The CLI style of early Unix has retained its utility long after
the demise of teletypes for two reasons. One is that command-line and
command-language interfaces are more expressive than visual
interfaces, especially for complex tasks. The other is that CLI
interfaces are highly scriptable — they readily support the
combining of programs, as we discussed in detail in Chapter7. Usually (though not always) CLIs
have an advantage in concision as well.
The disadvantage of the CLI style, of course, is that it almost
always has high mnemonic load (low ease), and usually has low
transparency. Most people (especially
non-technical end users) find such interfaces relatively cryptic and
difficult to learn.
|
On the other hand, the ‘user-friendly’ GUIs of other
operating systems have their own problems. Finding the right buttons
to push is like playing Adventure: the interfaces are just as
burdensome as any Unix command line interface, save that one can in
theory find the treasure by sufficient exploration. In Unix, one
needs the manual.
|
|
--
Brian Kernighan
|
|
Database queries are a good example of the kind of interface for
which pushing buttons is not just burdensome but extremely limiting.
Neither keystroke commands to a full-screen character interface nor
GUI gestures on a graphic display can express typical actions in
the problem domain as expressively or concisely as typing SQL
direct to a server. And it is certainly easier to make a client
program utter SQL queries than it would be to have it simulate a
user clicking a GUI!
On the other hand, many non-technical database users are so
resistant to having to remember SQL syntax that they prefer a less
concise and less expressive full-screen or GUI interface.
SQL is a good example for illustrating another point. The most
powerful CLIs are not ad-hoc collections of commands, but imperative
minilanguages designed along the lines we described in Chapter8. These minilanguages are the
highest-power, highest-complexity end of the CLI spectrum; they
maximize expressiveness, but minimize ease. They are difficult to use
and generally need to be discreetly veiled from ordinary end-users,
but unbeatable when the capability and flexibility of the interface is
the most important thing. When properly designed, they also score
high on scriptability.
Some applications, unlike database queries, are naturally
visual. Paint programs, Web browsers, and presentation software make
three excellent examples. What these application domains have in common
is that (a) transparency is extremely valuable, and (b) the primitive
actions in the problem domain are themselves visual: “draw
this”, “show me what I'm pointing at”, “put
this here”.
The flip side of paint programs is that it is
difficult to capture relationships within the pictures they are
manipulating. It takes careful, thoughtful design to give the user any
handle on the structure of images with repeated elements, for
example. This is a general design problem with visual interfaces.
In Chapter6 we
looked at the Audacity sound file editor. Its interface design
succeeds because it does a particularly clean job of mapping its audio
application domain onto a simple set of visual representations
(borrowed from equalizer displays on stereos). It does this by
thoroughly following through the consequences of a single translation:
sounds to waveform images. The visual operations are not a mere
grab-bag of low-level tweaks; they are all tied to that
translation.

## Given instruction
According to the passage on command-line interfaces, what two reasons explain why the CLI style stayed useful after teletypes disappeared? The rows after this point are separate material with no connection to the passage on command-line interfaces.

## Extracted data
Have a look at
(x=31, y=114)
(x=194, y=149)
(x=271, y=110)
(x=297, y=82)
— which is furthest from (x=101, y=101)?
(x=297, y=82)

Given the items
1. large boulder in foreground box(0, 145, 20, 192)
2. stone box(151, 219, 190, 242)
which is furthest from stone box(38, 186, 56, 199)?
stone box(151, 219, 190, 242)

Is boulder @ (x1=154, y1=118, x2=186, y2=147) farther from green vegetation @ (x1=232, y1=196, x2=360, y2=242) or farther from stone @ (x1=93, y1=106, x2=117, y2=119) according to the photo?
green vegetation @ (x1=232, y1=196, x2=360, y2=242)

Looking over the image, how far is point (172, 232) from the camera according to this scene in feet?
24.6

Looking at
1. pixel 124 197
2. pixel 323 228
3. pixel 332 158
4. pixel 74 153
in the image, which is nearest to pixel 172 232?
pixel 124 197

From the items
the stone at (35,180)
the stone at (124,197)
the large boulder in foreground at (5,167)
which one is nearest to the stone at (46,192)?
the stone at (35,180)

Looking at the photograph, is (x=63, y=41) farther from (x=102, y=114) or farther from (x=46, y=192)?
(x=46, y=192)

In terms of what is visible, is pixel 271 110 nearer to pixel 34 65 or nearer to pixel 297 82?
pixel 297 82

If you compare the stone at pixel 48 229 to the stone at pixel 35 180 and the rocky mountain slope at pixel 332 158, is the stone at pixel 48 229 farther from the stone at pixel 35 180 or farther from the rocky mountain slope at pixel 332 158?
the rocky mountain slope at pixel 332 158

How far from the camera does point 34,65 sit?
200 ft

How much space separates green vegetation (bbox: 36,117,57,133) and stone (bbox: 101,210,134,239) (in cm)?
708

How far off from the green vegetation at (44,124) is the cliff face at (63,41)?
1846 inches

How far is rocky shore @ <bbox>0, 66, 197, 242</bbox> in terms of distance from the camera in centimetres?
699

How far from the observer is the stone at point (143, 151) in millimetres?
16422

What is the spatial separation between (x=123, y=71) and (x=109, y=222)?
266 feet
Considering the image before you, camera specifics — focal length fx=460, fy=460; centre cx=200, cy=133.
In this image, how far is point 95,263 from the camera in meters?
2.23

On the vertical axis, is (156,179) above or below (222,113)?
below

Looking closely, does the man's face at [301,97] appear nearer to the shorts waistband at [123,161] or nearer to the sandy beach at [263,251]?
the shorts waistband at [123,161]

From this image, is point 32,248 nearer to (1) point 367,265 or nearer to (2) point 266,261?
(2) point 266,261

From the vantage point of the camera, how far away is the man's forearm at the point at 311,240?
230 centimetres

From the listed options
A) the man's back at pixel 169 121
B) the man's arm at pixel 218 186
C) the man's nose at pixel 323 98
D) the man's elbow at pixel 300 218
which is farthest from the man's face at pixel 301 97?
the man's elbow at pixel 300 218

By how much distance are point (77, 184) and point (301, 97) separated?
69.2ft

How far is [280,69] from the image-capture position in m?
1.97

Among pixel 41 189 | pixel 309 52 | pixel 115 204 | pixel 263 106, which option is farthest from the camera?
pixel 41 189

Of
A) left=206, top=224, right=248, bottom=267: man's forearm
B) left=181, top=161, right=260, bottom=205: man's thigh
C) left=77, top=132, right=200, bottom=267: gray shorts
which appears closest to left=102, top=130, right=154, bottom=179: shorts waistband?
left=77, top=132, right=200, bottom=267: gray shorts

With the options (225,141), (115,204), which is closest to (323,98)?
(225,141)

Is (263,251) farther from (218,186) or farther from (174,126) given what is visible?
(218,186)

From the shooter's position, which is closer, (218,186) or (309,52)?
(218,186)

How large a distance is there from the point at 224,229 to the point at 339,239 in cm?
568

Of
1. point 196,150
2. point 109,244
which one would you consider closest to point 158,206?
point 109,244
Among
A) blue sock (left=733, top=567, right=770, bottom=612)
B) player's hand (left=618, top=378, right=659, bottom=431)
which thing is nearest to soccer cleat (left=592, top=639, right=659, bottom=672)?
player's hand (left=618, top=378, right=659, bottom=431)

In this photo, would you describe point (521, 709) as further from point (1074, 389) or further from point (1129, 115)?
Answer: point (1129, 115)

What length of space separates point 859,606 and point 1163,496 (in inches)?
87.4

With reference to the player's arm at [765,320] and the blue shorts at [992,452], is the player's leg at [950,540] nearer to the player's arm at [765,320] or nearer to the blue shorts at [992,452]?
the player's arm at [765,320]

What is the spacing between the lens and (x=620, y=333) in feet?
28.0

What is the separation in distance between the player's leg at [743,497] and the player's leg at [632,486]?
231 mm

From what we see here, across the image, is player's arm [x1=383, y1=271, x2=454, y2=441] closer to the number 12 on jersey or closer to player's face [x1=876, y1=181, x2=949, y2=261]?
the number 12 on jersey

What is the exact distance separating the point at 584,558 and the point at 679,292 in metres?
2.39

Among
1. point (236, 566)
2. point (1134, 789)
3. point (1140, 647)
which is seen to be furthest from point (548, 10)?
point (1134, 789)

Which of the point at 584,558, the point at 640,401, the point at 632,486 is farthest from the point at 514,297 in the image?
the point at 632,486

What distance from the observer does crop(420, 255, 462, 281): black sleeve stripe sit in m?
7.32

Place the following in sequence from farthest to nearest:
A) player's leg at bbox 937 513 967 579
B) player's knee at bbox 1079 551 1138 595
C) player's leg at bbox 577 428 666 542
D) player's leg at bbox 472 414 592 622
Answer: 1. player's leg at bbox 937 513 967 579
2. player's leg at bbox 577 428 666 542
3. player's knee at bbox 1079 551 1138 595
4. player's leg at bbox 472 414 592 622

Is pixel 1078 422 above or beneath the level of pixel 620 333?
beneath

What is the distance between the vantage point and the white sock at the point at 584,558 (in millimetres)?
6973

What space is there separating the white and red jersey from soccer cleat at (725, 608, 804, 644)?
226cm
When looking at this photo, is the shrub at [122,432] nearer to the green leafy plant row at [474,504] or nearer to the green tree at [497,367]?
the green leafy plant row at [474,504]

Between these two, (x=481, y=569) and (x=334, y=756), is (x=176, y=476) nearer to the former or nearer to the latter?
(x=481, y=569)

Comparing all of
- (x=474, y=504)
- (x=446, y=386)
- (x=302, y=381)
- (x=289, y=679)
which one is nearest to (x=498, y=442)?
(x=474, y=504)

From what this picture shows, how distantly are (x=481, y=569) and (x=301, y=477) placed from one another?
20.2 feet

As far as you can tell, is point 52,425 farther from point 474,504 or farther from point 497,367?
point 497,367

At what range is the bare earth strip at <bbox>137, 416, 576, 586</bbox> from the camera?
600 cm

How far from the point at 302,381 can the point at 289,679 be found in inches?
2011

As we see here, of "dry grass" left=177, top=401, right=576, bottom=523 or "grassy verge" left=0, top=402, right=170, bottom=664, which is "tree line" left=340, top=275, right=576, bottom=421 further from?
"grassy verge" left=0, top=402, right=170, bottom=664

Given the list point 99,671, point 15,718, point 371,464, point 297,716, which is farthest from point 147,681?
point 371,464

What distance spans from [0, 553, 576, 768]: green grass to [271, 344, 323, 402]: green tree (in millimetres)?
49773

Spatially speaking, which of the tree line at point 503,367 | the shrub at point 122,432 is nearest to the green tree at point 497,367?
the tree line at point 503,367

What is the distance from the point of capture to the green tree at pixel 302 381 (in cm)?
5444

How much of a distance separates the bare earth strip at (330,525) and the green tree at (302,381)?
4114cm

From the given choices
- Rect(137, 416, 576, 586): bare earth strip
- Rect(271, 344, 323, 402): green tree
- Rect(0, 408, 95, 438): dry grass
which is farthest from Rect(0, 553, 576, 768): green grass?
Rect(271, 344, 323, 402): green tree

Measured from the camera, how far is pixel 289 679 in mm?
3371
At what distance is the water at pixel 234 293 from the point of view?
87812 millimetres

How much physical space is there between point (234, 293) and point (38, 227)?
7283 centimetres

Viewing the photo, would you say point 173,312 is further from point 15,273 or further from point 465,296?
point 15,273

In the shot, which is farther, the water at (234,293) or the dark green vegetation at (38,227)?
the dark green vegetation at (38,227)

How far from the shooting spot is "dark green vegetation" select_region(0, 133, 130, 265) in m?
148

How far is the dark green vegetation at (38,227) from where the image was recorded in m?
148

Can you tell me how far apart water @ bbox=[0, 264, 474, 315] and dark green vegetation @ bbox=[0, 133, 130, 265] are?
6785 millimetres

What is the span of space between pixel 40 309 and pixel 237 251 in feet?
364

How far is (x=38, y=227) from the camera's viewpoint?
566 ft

## Output below
Command-line interfaces are more expressive than visual interfaces, especially for complex tasks, and they are highly scriptable.